Quotulatiousness

July 7, 2012

Tim Worstall: the software patent system is FUBAR’ed

Filed under: Business, Law, Technology — Tags: , , , , , , — Nicholas @ 11:05

In Forbes, Tim Worstall explains the odd situation of Amazon trying to obtain patents to use defensively when (not if) they get sued for entering the smartphone market:

… Amazon isn’t searching out patents which would allow it to build phones to, say, the GSM or CDMA standards. For those patents, by virtue of being included in those standards, must be made available to all comers on reasonable and non-discriminatory terms (RAND, or Europeans add “Fair” to the beginning to give FRAND). So any patent that is actually necessary to make a phone that interacts with the network is already available to them on exactly the same terms that Samsung, Apple, Nokia or anyone else pays for them.

No, what Amazon is looking for is just some bundle of patents, somewhere, that have something to do with mobile telephony. So that when (and sadly, it really is when, not if) they get sued by someone or other for breaching a patent then they’ve got some great big bundle of documents that they can wave back at them. Such patents can range from the possibly valid (slide to unlock perhaps) through to two that really irk me: Apple claiming a patent on a wedge shaped notebook and, unbelievably to me, on the layout of icons on the Galaxy Tablet in Europe.

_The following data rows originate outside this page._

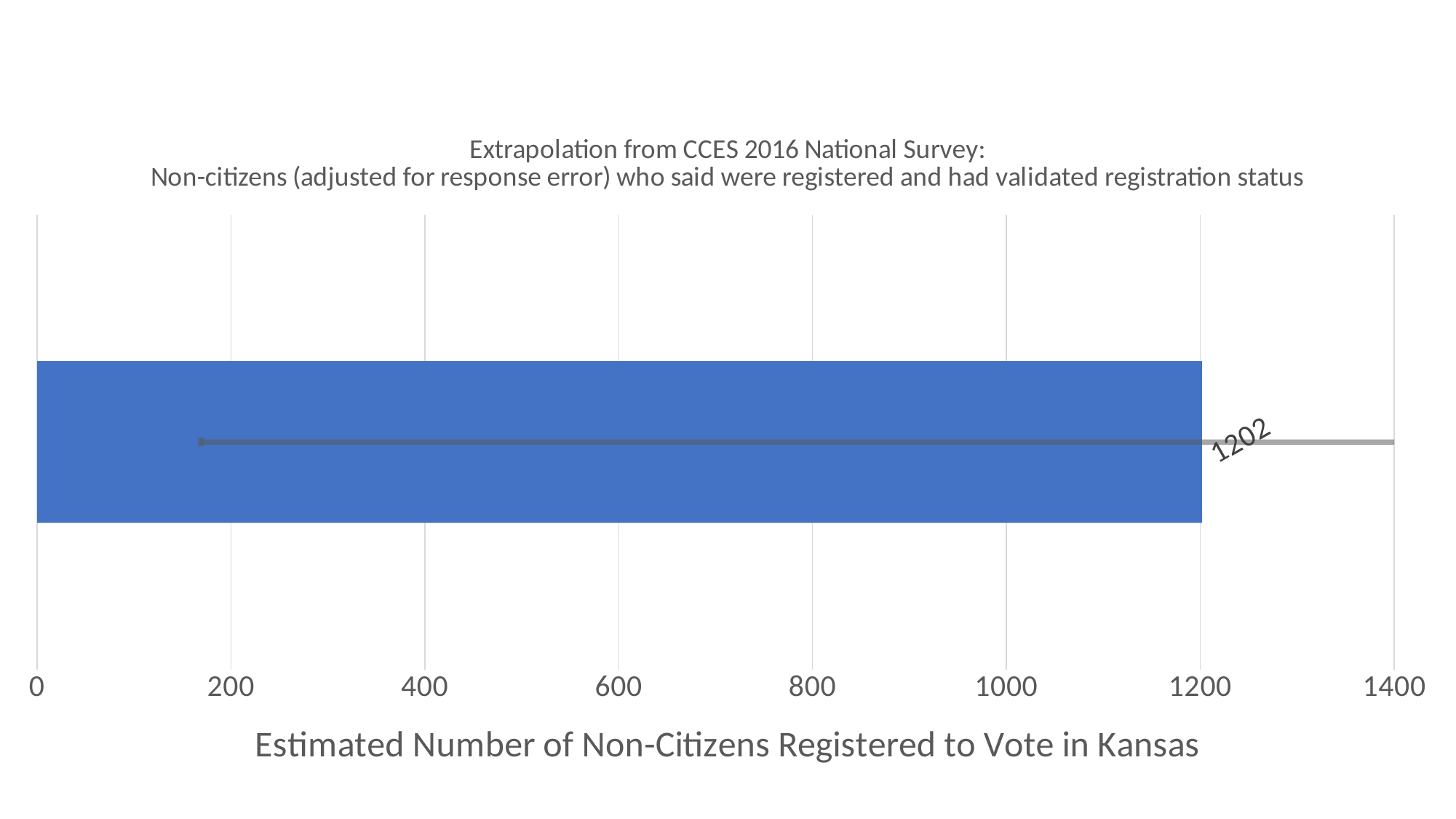
What kind of chart is shown on the slide? bar chart Is the value of the bar greater or less than 1400? less What is the estimated number of non-citizens registered to vote in Kansas shown on the chart? 1202 What is the highest tick value shown on the horizontal axis? 1400 Is the value of the bar greater or less than 800? greater How many bars are plotted on the chart? 1 What is the title of the horizontal axis? Estimated Number of Non-Citizens Registered to Vote in Kansas Is the value of the bar greater or less than 1000? greater What is the value shown by the data label on the bar? 1202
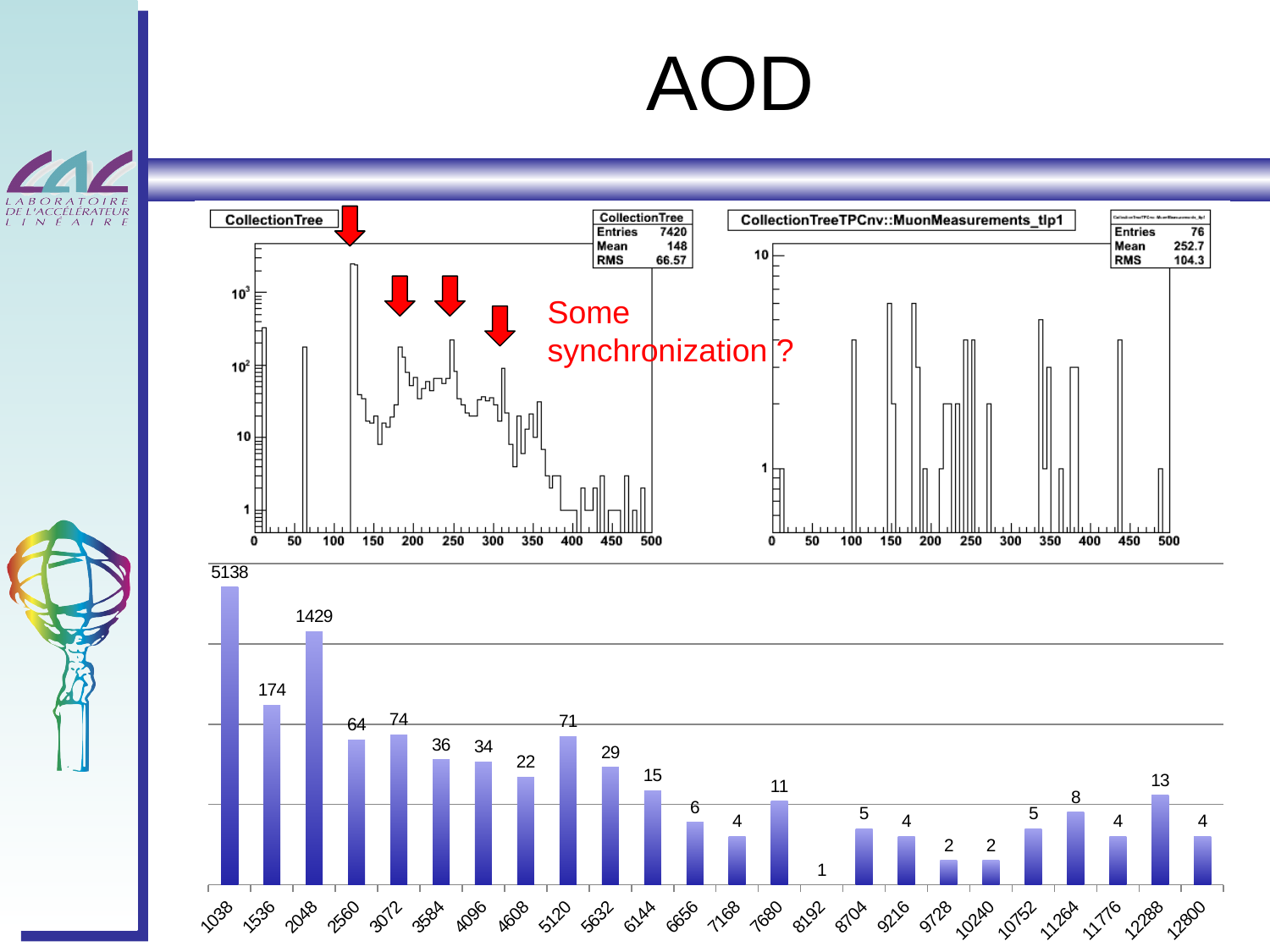
In the top-left histogram titled CollectionTree, how many entries are listed in the statistics box? 7420 In the bottom bar chart, what is the difference between the values for 1536 and 2560? 110 In the top-right histogram titled CollectionTreeTPCnv::MuonMeasurements_tlp1, what is the Mean listed in the statistics box? 252.7 In the bottom bar chart, what is the value for the category 5120? 71 How many categories are shown on the x axis of the bottom bar chart? 24 In the bottom bar chart, which category has the lowest value? 8192 In the bottom bar chart, which is larger, the value for 3072 or the value for 3584? 3072 In the bottom bar chart, what is the value for the category 1038? 5138 In the bottom bar chart, what is the value for the category 2048? 1429 What kind of chart is the chart at the bottom of the slide? bar chart In the bottom bar chart, what is the value for the category 12288? 13 In the bottom bar chart, which category has the highest value? 1038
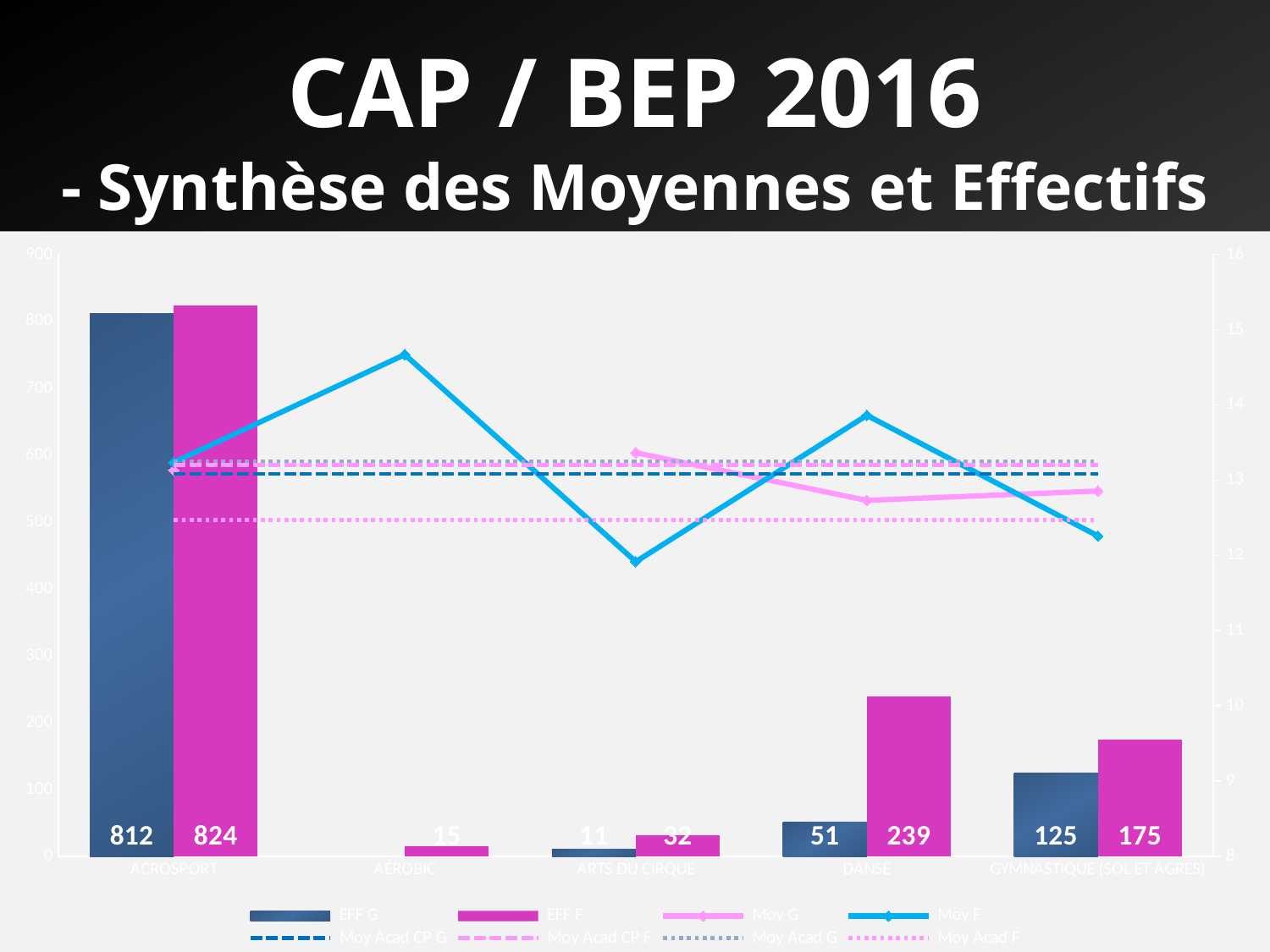
What is the difference between EFF F and EFF G for ACROSPORT? 12 What is the difference between EFF F and EFF G for DANSE? 188 What is the EFF G value for GYMNASTIQUE (SOL ET AGRES)? 125 Which category has the highest EFF F value? ACROSPORT Is the Moy F value for AÉROBIC greater or less than 14 on the right axis? greater Is the Moy F value for GYMNASTIQUE (SOL ET AGRES) greater or less than 13 on the right axis? less Which category has the lowest EFF F value? AÉROBIC How many series does the legend list? 8 What is the EFF F value for AÉROBIC? 15 What is the EFF F value for DANSE? 239 How many categories are shown on the x axis? 5 For ARTS DU CIRQUE, which is larger: EFF G or EFF F? EFF F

I take this to be evidence that the technology patent system has simply got out of hand: that the system is entirely Fubar in fact. We need to recall what a patent is supposed to do: it is not that intellectual property is some God given right. Rather, we realise that given that ideas and technologies are public goods it is very difficult to make money out of having invented them. Thus we artificially create intellectual property in the form of patents and trademarks. But we are always walking a narrow line between encouraging invention by awarding such rights and discouraging derivative inventions by awarding rights that are too strong.